Across the scenarios tested by the simulated dataset, LCA and MCA-kmeans algorithms gave the closest agreement (largest aRI) between known cluster allocation and those identified by the algorithm, although there was overlap in the distribution of aRI by algorithm.

3.2. IMRD UK data

There were 23,251 males aged 65 to 84 years with two or more long-term health conditions in the analysis dataset. Table 1 shows the prevalence of conditions in these patients. The median number of long-term health conditions was 4 (IQR 3—6) and over half (57%) of the study population had hypertension. The optimal number of clusters identified was four. A cluster with lead conditions of erectile dysfunction (ED), diabetes, and hypertension or ischemic heart disease (IHD) was found across all algorithms; this cluster accounted for 20%—25% of the study population. A cluster of patients with heart conditions (including heart failure, IHD, atrial fibrillation, other heart disease, and valvular disease) was identified by LCA and MCA-kmeans algorithms, comprising approximately 7% of the study population (Table 2). Other clusters found by only one of the clustering algorithms included a group of patients with high prevalence of peripheral vascular disease and aortic aneurysm (found using latent class analysis) and a cluster with respiratory conditions (asthma, COPD and bronchiectasis) found by Kmeans-HCA algorithm (Appendix 2). The bubble plots (Appendix 2) shows that each algorithm found at least one cluster with high levels of exclusivity for most diseases, indicating that no particular group of conditions characterized the cluster, it was a “catch-all” group. Latent class analysis and MCA-kmeans clustering gave the most similar partitioning of patients, with adjusted Rand Index of 0.54, all of the other algorithm pairings had aRI between 0.2 and 0.3.

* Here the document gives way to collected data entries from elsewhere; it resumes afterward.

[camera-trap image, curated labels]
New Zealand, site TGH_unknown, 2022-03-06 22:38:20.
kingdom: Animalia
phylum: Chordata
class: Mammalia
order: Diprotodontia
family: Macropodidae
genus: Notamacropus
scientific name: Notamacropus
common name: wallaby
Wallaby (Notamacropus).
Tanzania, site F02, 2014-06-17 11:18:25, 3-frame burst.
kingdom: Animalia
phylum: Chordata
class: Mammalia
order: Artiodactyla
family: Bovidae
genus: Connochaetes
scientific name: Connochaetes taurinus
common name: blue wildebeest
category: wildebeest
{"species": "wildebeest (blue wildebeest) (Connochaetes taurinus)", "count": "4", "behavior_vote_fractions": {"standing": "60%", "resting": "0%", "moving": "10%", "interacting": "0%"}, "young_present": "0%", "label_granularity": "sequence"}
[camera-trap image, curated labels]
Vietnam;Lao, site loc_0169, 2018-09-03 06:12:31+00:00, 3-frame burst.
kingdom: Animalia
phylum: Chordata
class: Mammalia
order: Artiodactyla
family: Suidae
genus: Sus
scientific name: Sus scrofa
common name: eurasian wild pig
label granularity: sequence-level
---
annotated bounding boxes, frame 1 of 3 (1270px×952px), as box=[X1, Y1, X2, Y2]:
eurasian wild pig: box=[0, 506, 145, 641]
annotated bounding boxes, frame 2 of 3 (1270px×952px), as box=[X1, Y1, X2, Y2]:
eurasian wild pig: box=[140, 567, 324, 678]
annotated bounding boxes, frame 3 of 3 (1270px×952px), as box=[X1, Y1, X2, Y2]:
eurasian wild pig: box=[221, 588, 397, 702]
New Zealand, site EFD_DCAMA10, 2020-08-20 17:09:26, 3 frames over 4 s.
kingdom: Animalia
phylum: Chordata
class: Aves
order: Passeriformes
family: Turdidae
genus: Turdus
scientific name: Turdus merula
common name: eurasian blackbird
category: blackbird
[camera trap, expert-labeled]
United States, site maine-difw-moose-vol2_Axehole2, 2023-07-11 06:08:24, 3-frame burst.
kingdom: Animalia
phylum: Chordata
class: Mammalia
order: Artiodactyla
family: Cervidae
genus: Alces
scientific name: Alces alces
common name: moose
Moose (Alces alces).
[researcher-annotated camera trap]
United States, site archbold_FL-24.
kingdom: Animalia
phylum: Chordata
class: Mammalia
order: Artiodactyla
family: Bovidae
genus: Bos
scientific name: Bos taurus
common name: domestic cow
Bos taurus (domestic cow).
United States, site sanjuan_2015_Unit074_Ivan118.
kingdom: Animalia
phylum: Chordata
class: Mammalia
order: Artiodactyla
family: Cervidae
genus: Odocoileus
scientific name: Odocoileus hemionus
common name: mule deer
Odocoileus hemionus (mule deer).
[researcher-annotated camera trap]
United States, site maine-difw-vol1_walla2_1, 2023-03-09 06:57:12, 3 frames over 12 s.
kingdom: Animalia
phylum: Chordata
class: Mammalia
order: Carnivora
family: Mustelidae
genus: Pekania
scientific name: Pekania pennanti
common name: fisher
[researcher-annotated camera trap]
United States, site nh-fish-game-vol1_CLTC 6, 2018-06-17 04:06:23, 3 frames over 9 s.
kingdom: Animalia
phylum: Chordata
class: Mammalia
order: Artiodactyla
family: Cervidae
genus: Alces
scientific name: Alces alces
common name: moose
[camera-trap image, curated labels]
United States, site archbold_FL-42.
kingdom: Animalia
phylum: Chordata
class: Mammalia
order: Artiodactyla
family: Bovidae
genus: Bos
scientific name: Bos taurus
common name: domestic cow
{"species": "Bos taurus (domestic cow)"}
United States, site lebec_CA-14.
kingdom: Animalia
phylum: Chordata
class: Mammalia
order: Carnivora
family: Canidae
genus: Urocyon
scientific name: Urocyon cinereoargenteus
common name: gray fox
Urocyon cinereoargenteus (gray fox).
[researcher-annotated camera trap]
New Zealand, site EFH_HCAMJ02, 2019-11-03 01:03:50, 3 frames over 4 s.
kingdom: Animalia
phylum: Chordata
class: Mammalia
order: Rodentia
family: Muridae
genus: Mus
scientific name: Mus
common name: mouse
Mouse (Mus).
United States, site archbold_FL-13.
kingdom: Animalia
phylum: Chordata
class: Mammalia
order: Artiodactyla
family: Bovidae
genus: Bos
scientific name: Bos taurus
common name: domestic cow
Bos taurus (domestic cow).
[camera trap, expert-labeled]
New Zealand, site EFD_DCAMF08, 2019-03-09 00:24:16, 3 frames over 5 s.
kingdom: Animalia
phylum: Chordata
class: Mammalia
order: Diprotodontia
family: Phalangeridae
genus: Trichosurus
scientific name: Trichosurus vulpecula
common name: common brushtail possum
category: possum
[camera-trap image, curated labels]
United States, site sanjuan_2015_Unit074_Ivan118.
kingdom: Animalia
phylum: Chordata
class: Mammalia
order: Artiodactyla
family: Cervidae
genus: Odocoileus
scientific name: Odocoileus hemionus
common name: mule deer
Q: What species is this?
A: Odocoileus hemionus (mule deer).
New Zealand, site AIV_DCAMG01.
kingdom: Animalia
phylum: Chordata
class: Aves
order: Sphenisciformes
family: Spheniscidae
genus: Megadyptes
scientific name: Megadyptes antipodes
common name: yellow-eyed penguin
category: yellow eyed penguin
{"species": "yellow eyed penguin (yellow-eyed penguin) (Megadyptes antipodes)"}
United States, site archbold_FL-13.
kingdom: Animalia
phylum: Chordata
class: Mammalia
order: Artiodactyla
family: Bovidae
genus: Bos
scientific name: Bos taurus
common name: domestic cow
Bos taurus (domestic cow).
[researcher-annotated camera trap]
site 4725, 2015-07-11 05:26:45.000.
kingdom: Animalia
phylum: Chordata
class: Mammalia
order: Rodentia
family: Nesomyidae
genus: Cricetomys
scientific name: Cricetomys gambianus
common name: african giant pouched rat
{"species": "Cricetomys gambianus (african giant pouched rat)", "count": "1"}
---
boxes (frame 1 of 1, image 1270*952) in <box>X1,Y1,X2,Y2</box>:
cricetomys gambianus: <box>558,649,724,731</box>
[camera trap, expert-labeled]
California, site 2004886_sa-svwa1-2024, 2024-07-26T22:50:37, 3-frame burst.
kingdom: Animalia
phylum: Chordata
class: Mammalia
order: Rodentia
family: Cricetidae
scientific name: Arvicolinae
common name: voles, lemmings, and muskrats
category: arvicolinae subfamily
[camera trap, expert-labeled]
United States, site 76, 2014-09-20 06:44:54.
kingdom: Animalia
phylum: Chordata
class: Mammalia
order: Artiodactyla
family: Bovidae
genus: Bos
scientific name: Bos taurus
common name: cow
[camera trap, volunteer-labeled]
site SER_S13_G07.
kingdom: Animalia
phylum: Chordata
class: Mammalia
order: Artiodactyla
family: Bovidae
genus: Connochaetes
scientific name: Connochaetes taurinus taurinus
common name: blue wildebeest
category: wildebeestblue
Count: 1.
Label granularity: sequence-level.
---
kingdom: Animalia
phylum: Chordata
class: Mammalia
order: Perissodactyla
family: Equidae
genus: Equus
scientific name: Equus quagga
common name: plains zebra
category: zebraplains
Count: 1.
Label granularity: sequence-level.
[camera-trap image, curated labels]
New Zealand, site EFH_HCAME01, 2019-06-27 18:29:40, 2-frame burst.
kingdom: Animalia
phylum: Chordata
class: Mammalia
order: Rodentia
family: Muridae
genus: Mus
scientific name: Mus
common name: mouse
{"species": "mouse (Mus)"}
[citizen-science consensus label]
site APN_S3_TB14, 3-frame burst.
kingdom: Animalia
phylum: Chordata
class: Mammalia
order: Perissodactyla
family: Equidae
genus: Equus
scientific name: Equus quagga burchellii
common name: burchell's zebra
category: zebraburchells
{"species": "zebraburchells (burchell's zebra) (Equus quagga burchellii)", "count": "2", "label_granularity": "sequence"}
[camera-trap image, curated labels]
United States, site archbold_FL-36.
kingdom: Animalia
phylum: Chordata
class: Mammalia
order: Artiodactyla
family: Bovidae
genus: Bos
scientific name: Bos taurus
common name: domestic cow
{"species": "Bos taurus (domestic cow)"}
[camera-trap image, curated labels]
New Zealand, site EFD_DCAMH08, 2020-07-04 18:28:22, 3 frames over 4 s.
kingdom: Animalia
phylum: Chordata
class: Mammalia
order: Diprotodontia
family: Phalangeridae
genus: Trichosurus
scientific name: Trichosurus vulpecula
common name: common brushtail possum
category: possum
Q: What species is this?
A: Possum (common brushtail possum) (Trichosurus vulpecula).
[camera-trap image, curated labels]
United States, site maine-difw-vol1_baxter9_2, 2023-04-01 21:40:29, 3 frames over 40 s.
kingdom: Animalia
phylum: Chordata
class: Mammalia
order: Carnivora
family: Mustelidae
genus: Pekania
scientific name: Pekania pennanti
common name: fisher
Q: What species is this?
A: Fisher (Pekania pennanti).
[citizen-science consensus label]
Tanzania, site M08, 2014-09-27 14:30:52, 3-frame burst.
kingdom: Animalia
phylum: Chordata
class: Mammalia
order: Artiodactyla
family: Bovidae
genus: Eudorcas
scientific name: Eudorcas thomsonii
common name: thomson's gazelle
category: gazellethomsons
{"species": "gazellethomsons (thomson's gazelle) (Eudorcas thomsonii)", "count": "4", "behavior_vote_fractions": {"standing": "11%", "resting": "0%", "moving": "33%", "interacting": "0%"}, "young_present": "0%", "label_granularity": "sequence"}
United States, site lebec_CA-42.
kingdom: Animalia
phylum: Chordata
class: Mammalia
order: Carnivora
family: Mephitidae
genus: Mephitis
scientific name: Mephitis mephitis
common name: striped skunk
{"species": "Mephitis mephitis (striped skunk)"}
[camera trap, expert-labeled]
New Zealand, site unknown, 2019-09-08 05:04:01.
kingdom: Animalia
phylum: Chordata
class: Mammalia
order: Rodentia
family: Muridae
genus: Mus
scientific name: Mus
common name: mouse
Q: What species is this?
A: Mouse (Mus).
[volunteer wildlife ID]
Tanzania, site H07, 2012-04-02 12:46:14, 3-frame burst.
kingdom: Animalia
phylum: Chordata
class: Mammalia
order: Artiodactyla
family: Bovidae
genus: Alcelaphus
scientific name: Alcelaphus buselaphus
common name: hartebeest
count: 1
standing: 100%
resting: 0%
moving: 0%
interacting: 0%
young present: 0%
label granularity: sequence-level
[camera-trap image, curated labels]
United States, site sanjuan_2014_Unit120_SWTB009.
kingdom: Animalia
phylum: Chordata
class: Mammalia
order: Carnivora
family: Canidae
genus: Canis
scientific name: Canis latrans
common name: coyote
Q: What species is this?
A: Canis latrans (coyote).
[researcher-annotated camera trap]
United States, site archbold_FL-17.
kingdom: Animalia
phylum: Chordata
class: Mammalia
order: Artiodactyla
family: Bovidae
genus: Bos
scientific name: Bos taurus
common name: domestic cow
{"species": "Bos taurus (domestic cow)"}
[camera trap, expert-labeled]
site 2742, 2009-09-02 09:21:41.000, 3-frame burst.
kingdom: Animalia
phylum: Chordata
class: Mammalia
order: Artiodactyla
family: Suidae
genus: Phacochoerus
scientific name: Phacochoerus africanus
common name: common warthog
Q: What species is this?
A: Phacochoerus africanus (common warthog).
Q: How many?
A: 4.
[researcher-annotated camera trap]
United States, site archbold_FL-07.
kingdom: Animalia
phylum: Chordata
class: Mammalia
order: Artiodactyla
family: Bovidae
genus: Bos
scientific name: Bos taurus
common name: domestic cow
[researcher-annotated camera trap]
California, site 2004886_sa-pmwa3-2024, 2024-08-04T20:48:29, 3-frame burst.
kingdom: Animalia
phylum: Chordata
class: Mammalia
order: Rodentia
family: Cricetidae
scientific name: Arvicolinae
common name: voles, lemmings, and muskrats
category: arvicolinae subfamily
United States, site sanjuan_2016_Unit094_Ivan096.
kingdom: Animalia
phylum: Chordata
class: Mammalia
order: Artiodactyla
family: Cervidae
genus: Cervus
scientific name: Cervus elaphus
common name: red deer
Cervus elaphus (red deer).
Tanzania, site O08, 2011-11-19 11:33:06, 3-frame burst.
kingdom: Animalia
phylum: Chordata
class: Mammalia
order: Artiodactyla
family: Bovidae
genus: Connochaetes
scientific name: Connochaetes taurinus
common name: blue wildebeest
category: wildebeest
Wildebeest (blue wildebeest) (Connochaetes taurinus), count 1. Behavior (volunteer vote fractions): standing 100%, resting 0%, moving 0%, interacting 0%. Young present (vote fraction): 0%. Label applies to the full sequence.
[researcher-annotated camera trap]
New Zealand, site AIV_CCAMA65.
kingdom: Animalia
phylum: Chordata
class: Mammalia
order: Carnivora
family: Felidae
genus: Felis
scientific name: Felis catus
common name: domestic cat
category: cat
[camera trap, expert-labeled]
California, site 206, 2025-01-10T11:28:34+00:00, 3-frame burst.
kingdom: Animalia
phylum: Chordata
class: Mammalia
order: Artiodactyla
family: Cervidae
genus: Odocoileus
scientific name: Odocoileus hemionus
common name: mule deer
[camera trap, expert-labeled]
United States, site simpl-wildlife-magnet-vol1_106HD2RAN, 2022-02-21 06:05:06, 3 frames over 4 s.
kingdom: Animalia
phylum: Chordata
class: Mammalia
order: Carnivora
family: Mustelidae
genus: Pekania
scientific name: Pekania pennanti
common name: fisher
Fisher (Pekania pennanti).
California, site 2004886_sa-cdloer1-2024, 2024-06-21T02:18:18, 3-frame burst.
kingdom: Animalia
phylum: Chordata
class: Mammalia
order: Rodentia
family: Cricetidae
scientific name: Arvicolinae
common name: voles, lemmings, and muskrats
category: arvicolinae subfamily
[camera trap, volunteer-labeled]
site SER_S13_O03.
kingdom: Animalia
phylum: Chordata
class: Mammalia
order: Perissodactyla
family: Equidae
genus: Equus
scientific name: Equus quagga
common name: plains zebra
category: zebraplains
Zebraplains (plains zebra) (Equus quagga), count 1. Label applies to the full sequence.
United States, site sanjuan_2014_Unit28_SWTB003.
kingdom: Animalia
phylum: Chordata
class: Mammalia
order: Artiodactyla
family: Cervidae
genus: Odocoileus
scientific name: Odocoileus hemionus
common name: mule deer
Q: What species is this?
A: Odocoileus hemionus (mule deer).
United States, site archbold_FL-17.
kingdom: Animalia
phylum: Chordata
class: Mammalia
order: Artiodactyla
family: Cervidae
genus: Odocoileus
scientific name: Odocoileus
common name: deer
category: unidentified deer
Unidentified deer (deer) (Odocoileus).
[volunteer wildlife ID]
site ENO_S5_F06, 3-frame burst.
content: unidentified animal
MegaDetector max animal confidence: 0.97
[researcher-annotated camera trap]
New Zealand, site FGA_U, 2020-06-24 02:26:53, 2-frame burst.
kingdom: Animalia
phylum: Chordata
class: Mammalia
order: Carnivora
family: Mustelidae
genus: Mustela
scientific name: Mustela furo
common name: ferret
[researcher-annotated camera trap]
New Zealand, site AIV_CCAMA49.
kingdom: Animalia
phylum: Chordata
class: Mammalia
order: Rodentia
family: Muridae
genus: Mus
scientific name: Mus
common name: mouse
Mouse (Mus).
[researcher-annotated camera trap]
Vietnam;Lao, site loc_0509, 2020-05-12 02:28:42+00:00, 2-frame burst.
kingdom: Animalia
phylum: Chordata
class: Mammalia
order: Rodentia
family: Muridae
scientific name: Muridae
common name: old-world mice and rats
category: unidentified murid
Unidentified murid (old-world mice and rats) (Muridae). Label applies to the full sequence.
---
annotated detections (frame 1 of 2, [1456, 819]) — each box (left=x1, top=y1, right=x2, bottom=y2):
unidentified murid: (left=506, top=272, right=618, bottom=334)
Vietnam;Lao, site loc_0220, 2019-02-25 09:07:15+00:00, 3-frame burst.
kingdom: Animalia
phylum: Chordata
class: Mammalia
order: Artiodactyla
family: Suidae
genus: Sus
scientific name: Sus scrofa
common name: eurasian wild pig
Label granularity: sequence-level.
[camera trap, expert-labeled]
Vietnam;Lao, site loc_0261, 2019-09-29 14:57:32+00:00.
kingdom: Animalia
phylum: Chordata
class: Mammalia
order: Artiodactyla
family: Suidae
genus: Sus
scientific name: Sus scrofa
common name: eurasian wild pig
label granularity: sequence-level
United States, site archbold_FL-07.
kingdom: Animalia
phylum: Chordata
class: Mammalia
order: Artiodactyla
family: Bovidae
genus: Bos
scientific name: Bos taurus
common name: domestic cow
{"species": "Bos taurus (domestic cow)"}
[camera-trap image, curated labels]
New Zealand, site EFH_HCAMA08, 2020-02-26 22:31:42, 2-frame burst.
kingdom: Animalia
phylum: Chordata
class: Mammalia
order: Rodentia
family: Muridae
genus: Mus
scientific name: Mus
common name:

Table 2. Clusters found in population of males aged 65-84 yr.

Top 3 conditions (prevalence in cluster, %) Number of patients (% of total)
Latent class analysis
  Diabetes (100%) Erectile dysfunction (89%) Hypertension (69%) 4,869 (21)
  Eczema (19%) Cancer (22%) IBS (5%) 15,257 (66)
  Heart failure (55%) Atrial fibrillation (61%) IHD (68%) 2,161 (9)
  PVD (100%) Aortic aneurysm (62%) IHD (49%) 964 (4)
MCA-kmeans
  Rhinitis/conjunctivitis (11%) Eczema (19%) IBS (5%) 11,563 (50)
  Diabetes (83%) Erectile dysfunction (91%) Hypertension (73%) 5,503 (24)
  IHD (41%) Atrial fibrillation (28% COPD (25%) 4,463 (19)
  Heart failure (54%) IHD (71%) Atrial fibrillation (55%) 1,722 (7)
Kmeans
  Hypertension (100%) CKD (18%) Gout (16%) 7,002 (30)
  Diabetes (100%) Erectile dysfunction (99%) Hypertension (69%) 5,005 (22)
  Osteoarthritis (100%) BPH (25%) Deafness (25%) 5,099 (22)
  Cancer (24%) Depression (16%) COPD (12%) 6,145 (26)
Kmeans-HCA
  Hypertension (83%) Gout (23%) IHD (32%) 7,346 (32)
  Cancer (33%) Depression (18%) Eczema (26%) 8,222 (35)
  Erectile dysfunction (96%) Diabetes (83%) IHD (61%) 6,142 (26)
  Asthma (100%) COPD (46%) Rhinitis/conjunctivitis (29%) 1,541 (7)

As the diabetes-ED-hypertension cluster was found by all algorithms we investigated whether this cluster found by different methods contained the same patients. This cluster contained approximately 5,000 patients, depending on the algorithm used, 4,120 (85% of the 4,869 patients in this cluster identified by LCA) patients were found to be in this cluster across the four methods. Similarly, the heart disease cluster found by LCA and MCA-kmeans algorithms had 1,247 patients in common (58% of the 2,161 patients in this cluster identified by LCA).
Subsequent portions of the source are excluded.